I’ve used SpriteManager to combine most objects. I’m down to five draw calls, one for the game objects, one for the planet in the background, one for the enemy mothership and one for all the sprite based text in the game.

The main atlas is PVRTC compressed (rgb 4bits) and the shader is a tweaked additive shader that doesn’t take a tint color.

Each object, bullet etc. has it’s own GameObject, behaviour script and sphere trigger/kinematic rigid body.
Would managing them all from one gameobject/script offer any speed increase?

Here’s a screencast of the game in the Unity editor, http://screenr.com/Pok
(the pauses are the video lagging not the game)
And a screenshot of the same level on the iPad:

That Venus level runs 28-50 fps on the iPad, depending on what’s going on. I really need the game to be more stable than that.

Anything might help, thanks.

Big textures also slow things down via bandwidth, not just fillrate.

Draw calls are not all that bad on the ipad or iphone. You can have 10-15 draw calls with no change in fps.

Do you use render to texture? That is bad.

Do you use GUI in any form? Thats bad!

Fillrate: now fillrate is an interesting beast. If you have 100 objects spread around the screen not overlapping, it will be several times faster to render than if they all overlap. It becomes increasingly more expensive the more alpha things share the same pixel, exponentially even.
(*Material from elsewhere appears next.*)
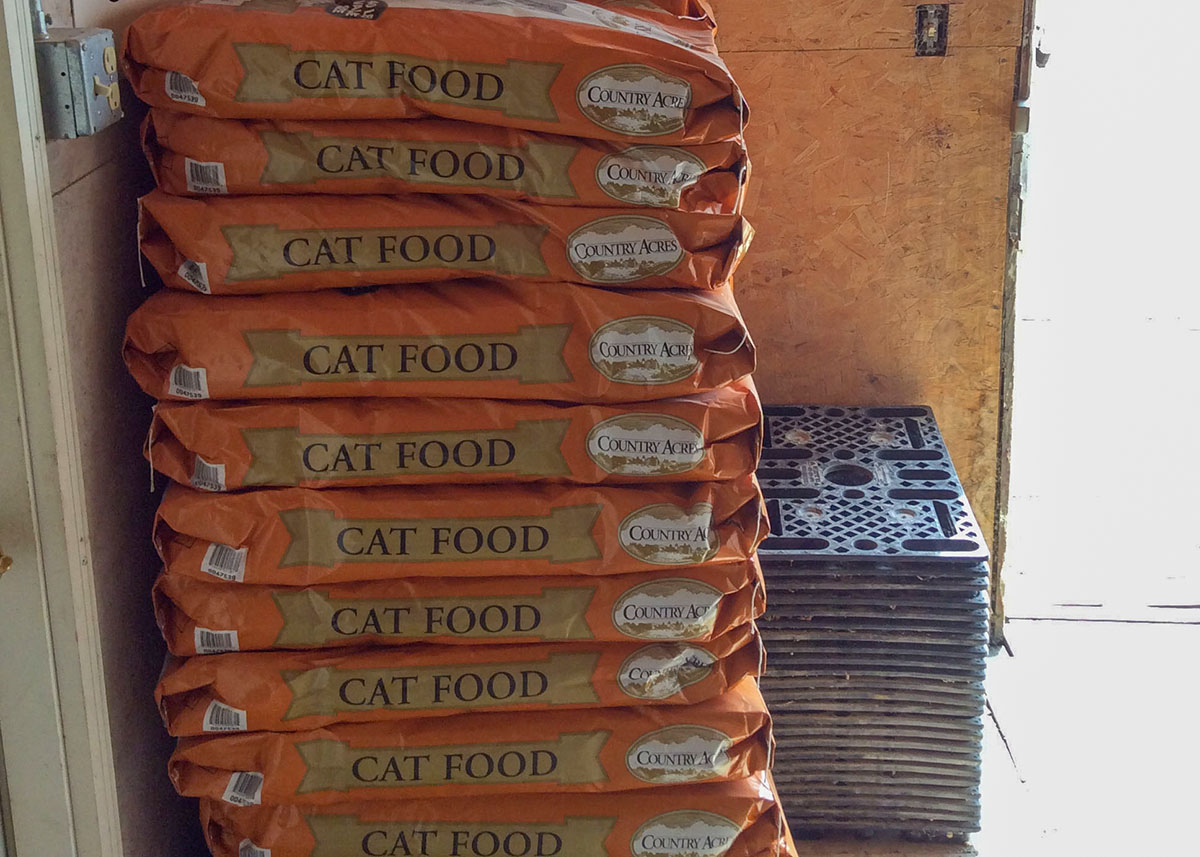Cat food - Country Acres at Faulkton Grain and Feed store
But I noticed you said you had a gameobject with its own scripts for every single item. I think this is the problem, or part of the problem. If you’re doing bullets you want one gameobject handling them all.
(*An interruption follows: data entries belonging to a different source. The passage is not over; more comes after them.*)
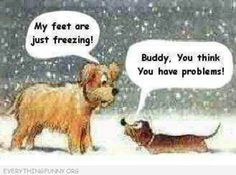 funny cartoons dogs standing in snow y feet are frozen shorter dog you think you have problems
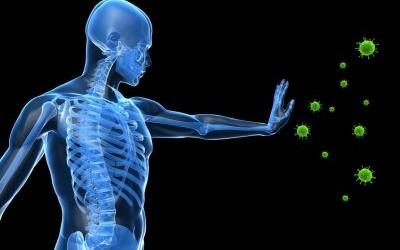 Vědecky potvrzeno: Imunitní systém je možné kontrolovat vůlí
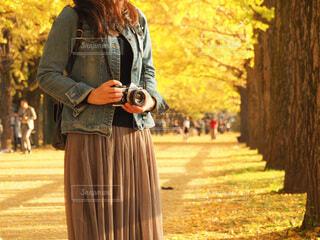 秋の銀杏並木での写真・画像素材[3695951]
Also lets look at the garbage collector. How much work is that doing at the moment since I suspect thats one of the things that can go bad. Can you describe the nature of your slowdown? is it chuggy? does it happen on and off? or is it all just dog slow? More info can help us diagnose.

Do a quick test, just draw them on screen with no script attached in a typical manner (ie not all overlapping one place, but spread out as you would expect in the game).

Hey quick reply, thanks!

I’m not using render to texture, I don’t use GUI except for that fps counter.

Okay I’ll try managing the bullets from one GameObject.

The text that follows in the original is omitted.